Violent crimes are becoming more common among the hundred-plus graffiti gangs in the Las Vegas Valley.

No longer confined to spray painting symbols and monikers on the sides of buildings or along freeway walls, graffiti gangs throughout the valley have stepped up their activity to include street robberies, drug dealing and shootings with rivals, police say.

"They're not just artists looking for a canvas," said Capt. Al Salinas of the Metropolitan Police Department's gang unit. "People tend to forget that these taggers are not only committing the crime of malicious destruction, but they also steal and do drugs."

Since the beginning of the year, at least five gunfights have broken out between rival graffiti gangs.
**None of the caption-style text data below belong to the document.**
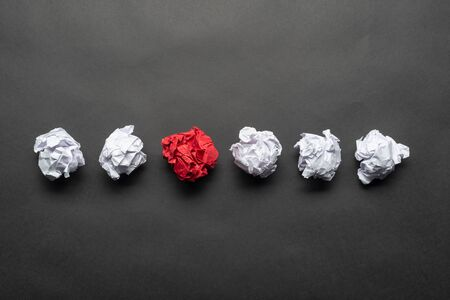 Crumpled red paper ball among white balls on black background. Extraordinary solution of problem. Business motivation with copy space. Unique and different experience. Idea generation and imagination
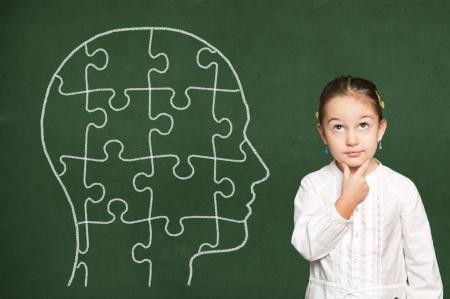 niños pensando: Puzzle de cabeza en la pizarra verde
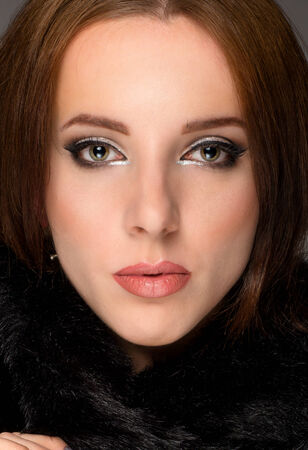 enigmatic: Close up face portrait of a serene young brunette woman wearing elegant makeup in a winter scarf looking directly at the camera with a serious enigmatic expression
The fights are often over territory or disrespecting another graffiti gang by painting over a tag.

"It's (graffiti) a gateway crime. These guys just move onto more serious stuff," said a Las Vegas police detective involved in gang investigations who spoke on condition of anonymity.

The graffiti gangs operate much like organized gangs such as the Bloods or Crips, with leadership structures and requirements for membership. In one instance, police arrested a youth who told them he needed to get arrested for a graffiti-related offense to become a full-fledged member of the gang, the detective said.

But unlike the members of traditional street gangs such as the Gerson Park Kingsmen from West Las Vegas, the taggers often are white youths ages 17 to 25 who come from middle- and upper-middle-class families, police say.

Last year, Las Vegas police arrested 271 people for graffiti-related crimes, up 26 percent from the year before, which saw 215 arrests. There have been 71 arrests so far this year for graffiti-related crimes.

Gang experts and police in Los Angeles say tagging crews there became involved in shootings and drug dealings decades ago.

"Tell the Las Vegas Police Department that they have to get ready for it," said Bo Taylor, president of Unity One, a community-based gang intervention organization in Los Angeles. "It starts off as something small like tagging. But it's going to get worse."

Lt. Paul Vernon, a spokesman for the Los Angeles Police Department who worked in the gang enforcement unit for two years, said many of the street gangs there started out as small tagging crews. But the members soon stepped up their activity to include shootings to defend their turf. They soon became full-fledged gangs involved in robberies, drug dealings and homicides.

"We've seen it for as long as I've been here," said Vernon, who has been with the department for almost 20 years.

The February fight between Jenkins and Pearce's graffiti gang and their rival MBS -- an acronym for Money Bitches Sex or Madland Board Shop, depending on whom you talk to -- had been brewing for weeks.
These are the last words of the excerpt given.